Since then, other researchers have replicated Microsoft's work. They found that humans working as a team have an error rate of only 5.1 percent. In a blog post earlier this week, Microsoft announced its AI has reached parity with this figure too.
The company said it attained the new milestone by making improvements to the AI's acoustic and language models. It tweaked the way in which the AI handles acoustic modelling and word prediction. The language element was also overhauled to offer more context, allowing the AI to use the entire conversation history to predict the words likely to come next.
READ NEXT: Blockchain a "catalytic force" in soaring fintech market
The development is significant for voice recognition tech. It demonstrates machines can recognise voices as accurately as humans, something which will be more important as digital assistants and voice-controlled interfaces develop.
Microsoft acknowledged there are further tasks ahead though. The test was completed in ideal conditions which don't represent the real world. Voice recognition tech in actual operation has to deal with noisy background environments and several styles and accents of speech. Accuracy can suffer dramatically as a result. Microsoft is now turning its attention to improving the AI's word error rate under these conditions.
"While achieving a 5.1 percent word error rate on the Switchboard speech recognition task is a significant achievement, the speech research community still has many challenges to address, such as achieving human levels of recognition in noisy environments with distant microphones, in recognizing accented speech, or speaking styles and languages for which only limited training data is available," said Microsoft.
Real-time voice translation in PowerPoint
Real-time voice translation in PowerPoint
READ NEXT: Majority of CEOs concerned about digital transformation
The research is already having an impact on Microsoft's products. The company's voice recognition technology has been integrated into its cloud-based Cognitive Services toolkit. It also powers its Cortana digital assistant and has been integrated into PowerPoint to translate presentations in real-time for multi-lingual audiences.
According to Microsoft, human levels of speech recognition could unlock new ways of interacting with computers and completing work.
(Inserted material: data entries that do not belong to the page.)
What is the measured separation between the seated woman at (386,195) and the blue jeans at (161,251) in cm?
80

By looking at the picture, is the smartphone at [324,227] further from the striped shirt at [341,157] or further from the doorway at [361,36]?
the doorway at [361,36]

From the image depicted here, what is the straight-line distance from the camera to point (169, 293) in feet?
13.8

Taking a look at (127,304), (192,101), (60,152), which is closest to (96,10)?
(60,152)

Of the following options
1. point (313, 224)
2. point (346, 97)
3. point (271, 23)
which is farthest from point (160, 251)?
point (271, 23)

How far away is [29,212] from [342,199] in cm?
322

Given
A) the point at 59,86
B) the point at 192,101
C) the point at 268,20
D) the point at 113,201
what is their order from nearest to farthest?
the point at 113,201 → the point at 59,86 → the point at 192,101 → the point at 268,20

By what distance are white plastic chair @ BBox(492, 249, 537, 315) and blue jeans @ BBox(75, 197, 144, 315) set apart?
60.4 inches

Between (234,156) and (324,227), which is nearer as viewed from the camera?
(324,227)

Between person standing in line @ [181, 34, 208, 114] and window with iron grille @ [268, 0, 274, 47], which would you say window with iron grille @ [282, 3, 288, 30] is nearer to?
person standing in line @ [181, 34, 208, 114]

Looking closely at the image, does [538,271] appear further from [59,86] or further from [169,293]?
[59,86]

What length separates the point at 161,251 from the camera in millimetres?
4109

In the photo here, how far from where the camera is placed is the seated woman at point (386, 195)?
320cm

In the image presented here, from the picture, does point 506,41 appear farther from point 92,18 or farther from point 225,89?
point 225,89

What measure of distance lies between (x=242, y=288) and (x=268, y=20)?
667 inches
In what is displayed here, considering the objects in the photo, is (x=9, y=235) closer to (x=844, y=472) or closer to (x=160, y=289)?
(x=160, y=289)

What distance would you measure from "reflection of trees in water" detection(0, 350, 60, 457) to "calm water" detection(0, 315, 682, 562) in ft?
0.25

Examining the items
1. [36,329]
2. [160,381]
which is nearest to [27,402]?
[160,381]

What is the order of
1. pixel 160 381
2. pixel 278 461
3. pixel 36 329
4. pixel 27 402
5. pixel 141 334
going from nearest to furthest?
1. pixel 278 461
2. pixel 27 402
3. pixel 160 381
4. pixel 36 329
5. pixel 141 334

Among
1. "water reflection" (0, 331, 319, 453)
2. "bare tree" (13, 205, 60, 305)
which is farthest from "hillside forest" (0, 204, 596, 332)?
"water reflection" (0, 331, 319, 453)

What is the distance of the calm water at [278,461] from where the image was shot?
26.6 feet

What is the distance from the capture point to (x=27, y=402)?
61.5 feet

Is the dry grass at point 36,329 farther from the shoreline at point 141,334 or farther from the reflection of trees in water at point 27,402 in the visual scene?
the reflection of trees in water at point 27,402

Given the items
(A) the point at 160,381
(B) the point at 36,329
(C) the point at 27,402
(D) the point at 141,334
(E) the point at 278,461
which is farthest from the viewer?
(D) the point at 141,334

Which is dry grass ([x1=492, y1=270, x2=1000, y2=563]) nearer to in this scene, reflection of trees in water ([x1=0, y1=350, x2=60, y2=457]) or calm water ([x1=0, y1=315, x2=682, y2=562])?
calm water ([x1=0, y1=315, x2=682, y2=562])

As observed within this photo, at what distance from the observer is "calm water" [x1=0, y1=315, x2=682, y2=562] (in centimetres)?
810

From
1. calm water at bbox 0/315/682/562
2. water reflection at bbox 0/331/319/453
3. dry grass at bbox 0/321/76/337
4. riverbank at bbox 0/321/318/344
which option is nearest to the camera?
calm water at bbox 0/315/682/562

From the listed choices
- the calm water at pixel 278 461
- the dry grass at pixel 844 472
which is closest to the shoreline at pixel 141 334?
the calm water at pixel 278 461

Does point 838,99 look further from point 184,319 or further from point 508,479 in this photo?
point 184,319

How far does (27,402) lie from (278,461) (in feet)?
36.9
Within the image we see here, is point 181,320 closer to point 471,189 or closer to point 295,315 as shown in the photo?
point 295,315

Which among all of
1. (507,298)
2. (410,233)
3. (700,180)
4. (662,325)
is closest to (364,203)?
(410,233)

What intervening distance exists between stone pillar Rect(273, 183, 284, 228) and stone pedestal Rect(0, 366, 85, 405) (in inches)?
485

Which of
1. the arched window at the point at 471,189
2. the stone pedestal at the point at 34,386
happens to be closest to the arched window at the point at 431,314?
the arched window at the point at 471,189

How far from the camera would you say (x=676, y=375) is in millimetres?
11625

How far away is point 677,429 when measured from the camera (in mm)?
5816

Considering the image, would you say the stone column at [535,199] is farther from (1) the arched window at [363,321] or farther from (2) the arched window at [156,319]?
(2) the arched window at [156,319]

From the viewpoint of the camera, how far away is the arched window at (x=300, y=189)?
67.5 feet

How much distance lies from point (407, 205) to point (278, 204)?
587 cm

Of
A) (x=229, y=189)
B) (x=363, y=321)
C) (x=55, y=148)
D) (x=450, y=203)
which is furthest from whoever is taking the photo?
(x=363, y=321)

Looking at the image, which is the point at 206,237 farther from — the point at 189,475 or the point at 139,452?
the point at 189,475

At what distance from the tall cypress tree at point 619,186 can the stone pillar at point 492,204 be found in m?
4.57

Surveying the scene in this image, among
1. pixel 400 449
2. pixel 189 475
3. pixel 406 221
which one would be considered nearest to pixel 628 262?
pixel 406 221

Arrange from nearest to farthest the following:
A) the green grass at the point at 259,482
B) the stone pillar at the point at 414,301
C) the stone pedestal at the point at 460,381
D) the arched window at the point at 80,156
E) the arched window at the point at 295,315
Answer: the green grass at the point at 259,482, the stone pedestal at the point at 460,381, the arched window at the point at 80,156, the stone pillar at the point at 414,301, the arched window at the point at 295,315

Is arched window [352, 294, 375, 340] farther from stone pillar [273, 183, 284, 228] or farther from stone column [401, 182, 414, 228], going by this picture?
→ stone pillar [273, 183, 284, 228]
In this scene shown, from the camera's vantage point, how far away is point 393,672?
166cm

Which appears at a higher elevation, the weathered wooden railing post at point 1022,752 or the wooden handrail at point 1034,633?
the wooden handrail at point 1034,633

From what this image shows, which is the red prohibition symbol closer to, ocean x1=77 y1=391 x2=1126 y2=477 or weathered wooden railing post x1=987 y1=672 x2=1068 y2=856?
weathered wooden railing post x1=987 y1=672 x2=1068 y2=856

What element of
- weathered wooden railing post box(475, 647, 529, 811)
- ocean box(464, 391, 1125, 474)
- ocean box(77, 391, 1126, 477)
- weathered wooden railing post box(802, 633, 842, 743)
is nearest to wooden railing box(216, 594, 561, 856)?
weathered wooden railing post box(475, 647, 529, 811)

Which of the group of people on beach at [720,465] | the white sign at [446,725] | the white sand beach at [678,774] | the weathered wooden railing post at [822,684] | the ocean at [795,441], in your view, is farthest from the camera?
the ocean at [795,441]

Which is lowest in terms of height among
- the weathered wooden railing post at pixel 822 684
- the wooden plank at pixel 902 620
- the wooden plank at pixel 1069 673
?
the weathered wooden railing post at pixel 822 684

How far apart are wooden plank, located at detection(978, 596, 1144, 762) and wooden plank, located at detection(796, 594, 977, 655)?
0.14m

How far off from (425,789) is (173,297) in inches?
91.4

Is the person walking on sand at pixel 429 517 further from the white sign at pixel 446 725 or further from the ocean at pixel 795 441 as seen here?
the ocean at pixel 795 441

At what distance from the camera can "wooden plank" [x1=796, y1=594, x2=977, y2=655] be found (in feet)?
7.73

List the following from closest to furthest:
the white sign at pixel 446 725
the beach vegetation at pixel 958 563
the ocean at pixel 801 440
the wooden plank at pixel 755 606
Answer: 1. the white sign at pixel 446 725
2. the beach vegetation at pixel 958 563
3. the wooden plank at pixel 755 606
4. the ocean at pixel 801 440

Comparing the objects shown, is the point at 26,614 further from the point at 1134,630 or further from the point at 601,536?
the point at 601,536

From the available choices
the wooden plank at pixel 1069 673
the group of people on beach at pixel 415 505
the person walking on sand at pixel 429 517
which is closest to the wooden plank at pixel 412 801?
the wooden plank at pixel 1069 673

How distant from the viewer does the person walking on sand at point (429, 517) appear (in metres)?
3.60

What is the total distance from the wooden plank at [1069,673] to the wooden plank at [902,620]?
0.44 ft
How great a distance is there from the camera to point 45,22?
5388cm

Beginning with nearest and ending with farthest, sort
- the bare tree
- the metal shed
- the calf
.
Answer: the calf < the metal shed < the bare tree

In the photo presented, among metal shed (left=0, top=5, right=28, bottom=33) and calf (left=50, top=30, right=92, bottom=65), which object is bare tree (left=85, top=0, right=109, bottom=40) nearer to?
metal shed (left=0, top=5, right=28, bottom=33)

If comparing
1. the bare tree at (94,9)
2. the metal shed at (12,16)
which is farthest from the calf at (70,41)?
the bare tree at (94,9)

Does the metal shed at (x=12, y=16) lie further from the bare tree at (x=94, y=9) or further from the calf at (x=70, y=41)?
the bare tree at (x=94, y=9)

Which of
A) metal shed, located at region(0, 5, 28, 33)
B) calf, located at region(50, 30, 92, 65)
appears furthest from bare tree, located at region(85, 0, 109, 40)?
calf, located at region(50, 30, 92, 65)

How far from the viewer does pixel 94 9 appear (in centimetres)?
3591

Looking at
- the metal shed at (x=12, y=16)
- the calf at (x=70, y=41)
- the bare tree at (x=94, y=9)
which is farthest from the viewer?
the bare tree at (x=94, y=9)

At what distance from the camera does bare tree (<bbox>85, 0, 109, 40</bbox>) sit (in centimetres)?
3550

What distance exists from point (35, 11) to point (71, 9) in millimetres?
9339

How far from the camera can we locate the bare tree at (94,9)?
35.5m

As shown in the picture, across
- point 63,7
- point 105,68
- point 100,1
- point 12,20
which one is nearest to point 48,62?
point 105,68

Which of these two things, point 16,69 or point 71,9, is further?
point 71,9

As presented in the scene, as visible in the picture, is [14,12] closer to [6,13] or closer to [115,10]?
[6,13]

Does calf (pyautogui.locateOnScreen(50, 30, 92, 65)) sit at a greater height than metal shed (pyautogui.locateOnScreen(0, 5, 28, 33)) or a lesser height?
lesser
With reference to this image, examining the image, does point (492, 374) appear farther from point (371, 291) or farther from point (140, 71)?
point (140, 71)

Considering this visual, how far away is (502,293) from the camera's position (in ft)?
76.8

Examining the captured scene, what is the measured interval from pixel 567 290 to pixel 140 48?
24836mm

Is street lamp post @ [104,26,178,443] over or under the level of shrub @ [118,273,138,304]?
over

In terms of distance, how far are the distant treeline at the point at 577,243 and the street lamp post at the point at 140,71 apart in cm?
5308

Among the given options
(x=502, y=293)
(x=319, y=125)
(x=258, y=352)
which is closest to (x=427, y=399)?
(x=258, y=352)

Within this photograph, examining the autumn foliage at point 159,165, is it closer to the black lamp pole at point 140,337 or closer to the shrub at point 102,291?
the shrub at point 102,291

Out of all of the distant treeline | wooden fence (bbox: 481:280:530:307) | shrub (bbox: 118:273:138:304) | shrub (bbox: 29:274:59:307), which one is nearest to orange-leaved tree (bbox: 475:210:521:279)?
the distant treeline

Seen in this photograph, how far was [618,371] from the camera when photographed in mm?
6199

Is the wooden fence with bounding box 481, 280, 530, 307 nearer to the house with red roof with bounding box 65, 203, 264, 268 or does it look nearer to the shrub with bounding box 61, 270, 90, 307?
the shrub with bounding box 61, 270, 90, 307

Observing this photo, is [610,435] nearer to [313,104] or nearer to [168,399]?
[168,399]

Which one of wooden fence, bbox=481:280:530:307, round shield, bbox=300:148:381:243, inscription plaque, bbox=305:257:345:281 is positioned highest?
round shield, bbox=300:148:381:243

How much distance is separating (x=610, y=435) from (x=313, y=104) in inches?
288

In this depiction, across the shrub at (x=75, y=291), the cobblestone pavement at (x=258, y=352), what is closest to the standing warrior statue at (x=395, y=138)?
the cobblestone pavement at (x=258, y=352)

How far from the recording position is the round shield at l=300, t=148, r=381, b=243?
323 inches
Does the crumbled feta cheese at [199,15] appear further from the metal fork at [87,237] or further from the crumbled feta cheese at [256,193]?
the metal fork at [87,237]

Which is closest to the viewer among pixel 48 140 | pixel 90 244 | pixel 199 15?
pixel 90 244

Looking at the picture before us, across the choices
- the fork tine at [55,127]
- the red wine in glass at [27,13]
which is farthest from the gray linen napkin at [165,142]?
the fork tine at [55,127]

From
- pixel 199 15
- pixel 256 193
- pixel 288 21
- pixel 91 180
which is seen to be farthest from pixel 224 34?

The next stage is to train AI to interpret the meaning in different conversations, allowing machines to understand intentions and expressions. Microsoft said its current studies are just the gateway to this kind of system.
"We have much work to do in teaching computers not just to transcribe the words spoken, but also to understand their meaning and intent," said Microsoft. "Moving from recognizing to understanding speech is the next major frontier for speech technology."